If you want to arbitrage $DETH's de-pegging, the biggest risk lies in whether "vultures count as humans."
Today, an unfortunate whale fell for a phishing scam, and hackers crashed all the whales' DETH, dropping it from a 2000+ ETH peg to a low of just 14 dollars without regard for cost, recovering to over 1000+ by the end of the morning, still 50% short.
By the way, the hackers also manipulated the oracles of various lending protocols supporting $DETH on Blast.
$DETH is actually the ETH-pegged token of the well-known LRT project Duo Exchange on Blast. This project, to use an inappropriate analogy, is like a miniature Pendle.
It allows users to deposit ETH, which can then be split into either yield or points, giving users the flexibility to choose, and there’s not much to say about that.
However, it is important to note:
- It was a whale that got phished; Duo Exchange itself currently has no risk;
So many people are willing to bet whether $DETH can recover its peg.
- However, Duo has not opened up the redemption of $ETH, and theoretically, the whale's principal ETH is still lying in the protocol.
But I quickly looked at the DUO documentation, and it also emphasizes in the documentation:
The project has a "final switch," which theoretically can directly take away these principal amounts.
In the DeFi TVL game up to now, whales willing to deposit large amounts of TVL in new protocols generally have already reached various principal protection agreements with the project.
So, if the project, out of humanitarianism (after all, it is the whale's own responsibility, not the project's), theoretically can take a snapshot before the hacker steals the coins and then return the ETH inside to the whale.
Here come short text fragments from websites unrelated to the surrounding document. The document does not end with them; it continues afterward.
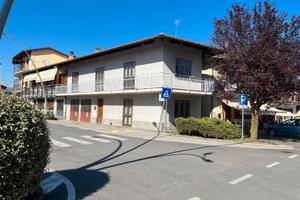 Terratetto libero su tre lati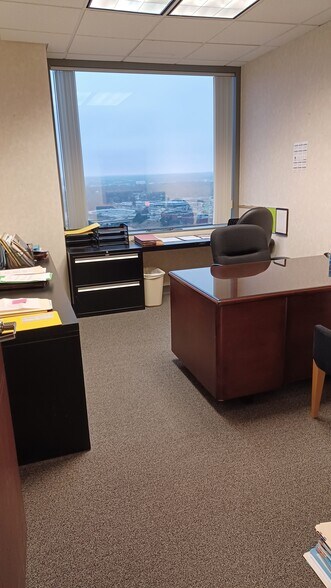 More Photos Of One Towne Sq, Southfield Office For Lease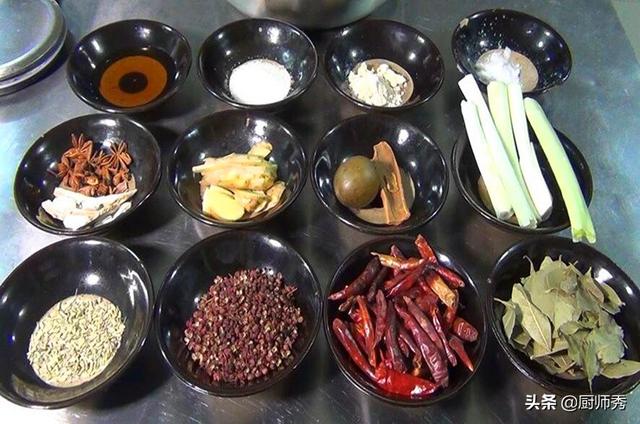 卤牛肉用什么调料，卤牛肉需要哪些香料（厨师长分享：卤牛肉的制作配方）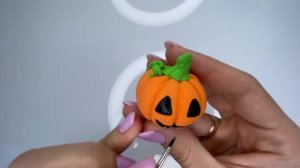 Поделки на ХЕЛЛОУИН - Тыква и летучая мышь из пластилина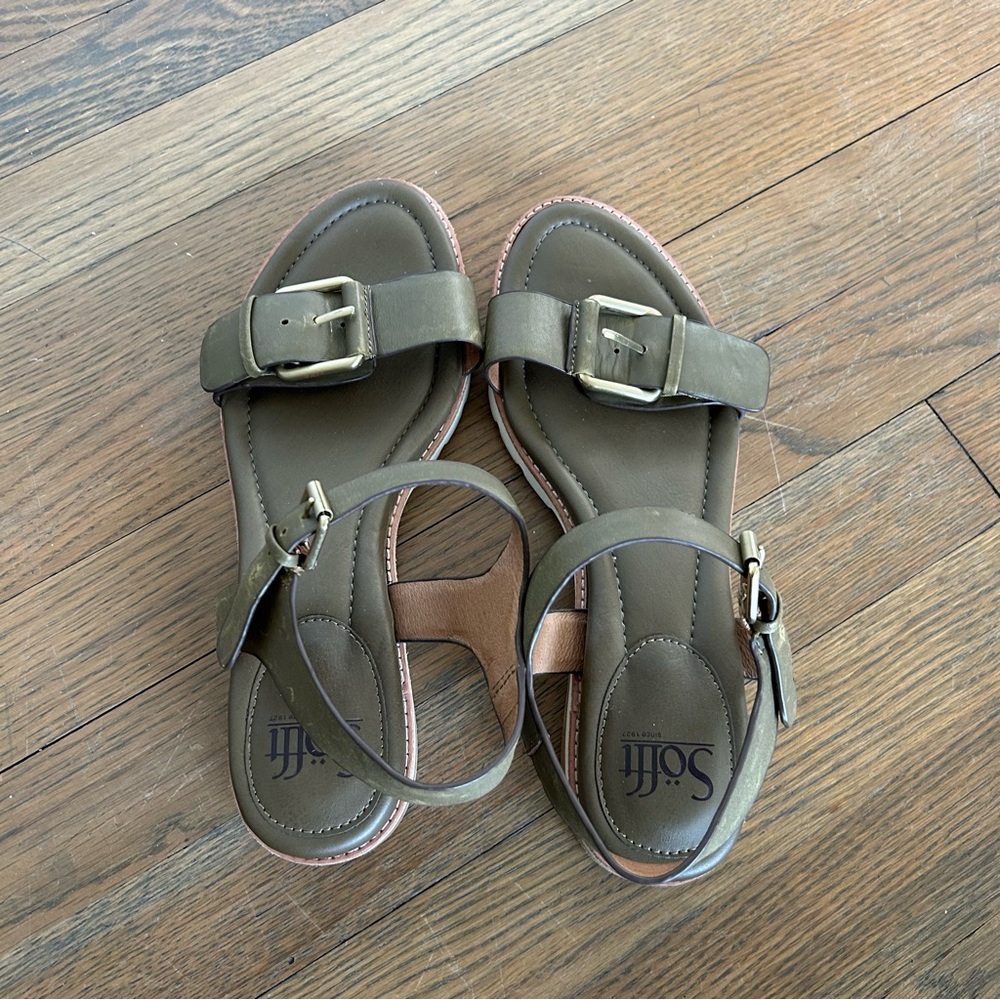 Sofft Women’s Olive Sandal with Buckle - Picture 6 of 6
Moreover, to put it bluntly, the key is that this project would rather lose it all than be pursued by the whale.
If it does this (snapshot + taking out ETH to directly return to the whale), I wouldn't be surprised at all; this is what is called a "benevolent rug."
After all, the whale has too much money (30M), and perhaps such an agreement can really be reached.
However, once that happens, the vultures picking up the $DETH corpses (a neutral term), who bought in after the hacker's sell-off, may never be able to exchange their chips for real money.
The vultures, on one hand, are arbitraging for themselves, and on the other hand, they are also helping to "prop up the building about to collapse," investing real money into ETH to protect the peg, which is not considered evil.
However, what you need to worry about is: if the project decides to be merciful and benevolently rugs to save the whale, then your post-theft purchased $DETH without a snapshot may no longer be worth anything.
After all, vultures are birds, not humans, and do not fall within the scope of "humanitarianism."